Di tecniche endoscopiche e dei loro sviluppi ci parla la Dr.ssa Pecere: “Mi occupo nello specifico del trattamento endoscopico delle cellule precancerose nei pazienti con MICI. Ci confrontiamo quotidianamente con questo tipo di pazienti con malattie croniche che purtroppo durano da tanti anni e che hanno anche, a seconda dei criteri, la possibilità di sviluppare il cancro del colon. L’obiettivo dell’endoscopia è quello di individuare negli stadi più precoci, queste lesioni che noi chiamiamo precancerose per poterle asportare per via endoscopica con tecniche che negli anni sono diventate sempre più innovative e performanti.
Da piccoli polipi, piccole lesioni di due centimetri, oggi siamo in grado di asportare veri e propri tumori di dimensioni superiori che non abbiano ovviamente caratteristiche di invasività ma che possano essere resecati per via endoscopica, curando il paziente, cambiando la storia della sua malattia. Tutto nell’ottica anche di un risparmio d’organo che per questi pazienti diventa fondamentale visto che appunto la chirurgia è spesso, purtroppo, demolitiva”.
D: “A questo proposito, quanto è importante sottolineare che il precoce ricorso a un centro organizzato, strutturato è assolutamente necessario?

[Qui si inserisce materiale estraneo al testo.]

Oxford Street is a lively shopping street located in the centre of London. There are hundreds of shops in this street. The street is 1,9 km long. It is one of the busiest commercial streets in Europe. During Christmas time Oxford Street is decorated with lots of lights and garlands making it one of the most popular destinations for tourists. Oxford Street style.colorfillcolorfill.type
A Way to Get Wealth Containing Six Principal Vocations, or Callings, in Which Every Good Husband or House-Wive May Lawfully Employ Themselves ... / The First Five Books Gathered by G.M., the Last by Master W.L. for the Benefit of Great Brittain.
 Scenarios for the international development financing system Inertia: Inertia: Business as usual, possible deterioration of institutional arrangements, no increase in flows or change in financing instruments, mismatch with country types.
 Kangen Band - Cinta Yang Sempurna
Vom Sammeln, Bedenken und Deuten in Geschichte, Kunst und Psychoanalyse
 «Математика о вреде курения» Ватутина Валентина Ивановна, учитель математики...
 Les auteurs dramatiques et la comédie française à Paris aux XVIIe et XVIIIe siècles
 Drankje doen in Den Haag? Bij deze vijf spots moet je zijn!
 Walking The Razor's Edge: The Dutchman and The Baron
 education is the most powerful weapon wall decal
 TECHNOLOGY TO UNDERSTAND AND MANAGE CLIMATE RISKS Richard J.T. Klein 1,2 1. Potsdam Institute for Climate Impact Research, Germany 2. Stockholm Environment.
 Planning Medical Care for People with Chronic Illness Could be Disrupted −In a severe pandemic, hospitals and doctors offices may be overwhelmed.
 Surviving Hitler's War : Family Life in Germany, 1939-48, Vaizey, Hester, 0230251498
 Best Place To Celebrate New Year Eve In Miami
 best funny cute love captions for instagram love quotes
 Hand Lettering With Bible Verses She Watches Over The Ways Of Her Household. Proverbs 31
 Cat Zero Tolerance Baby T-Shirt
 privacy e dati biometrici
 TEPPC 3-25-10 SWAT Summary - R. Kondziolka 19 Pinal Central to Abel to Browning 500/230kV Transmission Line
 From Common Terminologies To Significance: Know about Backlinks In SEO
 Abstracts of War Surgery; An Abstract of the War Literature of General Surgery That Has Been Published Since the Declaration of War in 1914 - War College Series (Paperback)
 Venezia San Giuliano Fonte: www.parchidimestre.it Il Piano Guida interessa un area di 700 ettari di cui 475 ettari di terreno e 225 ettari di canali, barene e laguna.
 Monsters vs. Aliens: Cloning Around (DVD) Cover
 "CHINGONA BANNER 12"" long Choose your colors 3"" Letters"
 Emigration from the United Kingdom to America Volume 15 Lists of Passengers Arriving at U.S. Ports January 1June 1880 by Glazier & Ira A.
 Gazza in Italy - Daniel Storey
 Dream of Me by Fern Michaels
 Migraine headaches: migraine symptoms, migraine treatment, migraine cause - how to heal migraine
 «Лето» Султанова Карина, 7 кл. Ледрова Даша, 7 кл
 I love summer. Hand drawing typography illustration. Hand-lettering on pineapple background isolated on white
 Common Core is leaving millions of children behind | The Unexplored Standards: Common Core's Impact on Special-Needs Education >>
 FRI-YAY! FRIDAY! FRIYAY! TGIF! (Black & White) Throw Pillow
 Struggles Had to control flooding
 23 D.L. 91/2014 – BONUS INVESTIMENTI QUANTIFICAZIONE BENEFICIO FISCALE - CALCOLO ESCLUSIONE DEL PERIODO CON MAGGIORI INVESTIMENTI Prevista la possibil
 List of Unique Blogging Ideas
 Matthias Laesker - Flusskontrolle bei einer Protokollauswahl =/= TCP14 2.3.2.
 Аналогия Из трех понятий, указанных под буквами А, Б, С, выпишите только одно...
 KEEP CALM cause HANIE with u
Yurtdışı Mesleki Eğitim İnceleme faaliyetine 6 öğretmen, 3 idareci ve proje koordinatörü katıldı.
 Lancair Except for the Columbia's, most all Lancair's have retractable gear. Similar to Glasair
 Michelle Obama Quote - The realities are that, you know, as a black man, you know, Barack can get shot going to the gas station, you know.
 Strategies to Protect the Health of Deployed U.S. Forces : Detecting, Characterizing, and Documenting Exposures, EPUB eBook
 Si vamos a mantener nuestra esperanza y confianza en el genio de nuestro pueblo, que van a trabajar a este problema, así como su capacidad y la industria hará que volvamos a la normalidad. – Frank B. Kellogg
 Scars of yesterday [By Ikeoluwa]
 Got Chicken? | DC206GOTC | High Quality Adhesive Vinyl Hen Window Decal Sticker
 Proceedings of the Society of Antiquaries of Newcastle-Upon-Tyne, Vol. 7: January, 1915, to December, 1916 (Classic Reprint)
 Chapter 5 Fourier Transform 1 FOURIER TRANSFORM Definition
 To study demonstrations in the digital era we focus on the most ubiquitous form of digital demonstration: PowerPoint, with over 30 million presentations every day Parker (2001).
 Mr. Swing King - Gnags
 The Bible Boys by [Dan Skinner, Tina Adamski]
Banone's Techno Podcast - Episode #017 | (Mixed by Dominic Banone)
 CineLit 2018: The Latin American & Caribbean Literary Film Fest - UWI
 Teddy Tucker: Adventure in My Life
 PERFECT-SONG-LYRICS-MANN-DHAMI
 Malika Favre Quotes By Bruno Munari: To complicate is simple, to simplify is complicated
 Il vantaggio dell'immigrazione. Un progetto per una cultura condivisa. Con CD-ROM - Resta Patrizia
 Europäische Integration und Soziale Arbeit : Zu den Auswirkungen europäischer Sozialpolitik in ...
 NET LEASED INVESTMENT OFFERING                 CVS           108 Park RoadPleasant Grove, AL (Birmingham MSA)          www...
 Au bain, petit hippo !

“Questo in realtà è fondamentale – è la conferma della Dr.ssa Minordi – più che importante. Nel nostro Centro c’è la possibilità di avere diverse figure che possono valutare il paziente con malattia di Crohn o, in generale, il paziente con malattia infiammatoria cronica intestinale, includendo ovviamente la rettocolite ulcerosa.
Qui vi è l’endoscopista, il chirurgo, il nutrizionista, lo psicologo, il clinico, ovviamente, il radiologo, da me rappresentato, ma vi è anche tutto un team di personale paramedico specializzato. Altre figure importanti sono i biologi: quindi per un paziente con una malattia infiammatoria intestinale, fare riferimento al Centro lo faciliterà, avrà a disposizione tutte le figure necessarie e saranno poi i coordinatori stessi del centro a indirizzare, a organizzare, le varie visite e le varie valutazioni nell’ambito del tempo necessario per avere una valutazione completa.”
D: La malattia infiammatoria si è mostrata negli anni prodromica di lesioni oncologiche?
“Purtroppo questi pazienti hanno alla base del meccanismo di queste malattie un’infiammazione cronica, e l’infiammazione cronica di per sé è un fattore predisponente a tutte quelle alterazioni cellulari che negli anni possono portare all’insorgenza di cancro del colon – ci conferma la Dr.ssa Pecere – è un rischio che noi chiamiamo cumulativo cioè man mano che si va avanti con la durata della malattia questo rischio può aumentare.
Per di più facendo terapie immunosoppressive e in associazioni ad altri fattori di rischio, questa può essere una possibile condizione che si può verificare in questi pazienti. Per cui la sorveglianza endoscopica che normalmente questi pazienti eseguono e a cui sono abituati (quindi, le colonscopie che loro fanno in stato di diagnosi o in stato di monitoraggio) diventa fondamentale perché con la cromo endoscopia e con la strumentazione ad alta definizione di cui disponiamo possiamo individuare presto tutte quelle lesioni suscettibili di trattamento endoscopico, evitando che nel tempo evolva nel cancro”.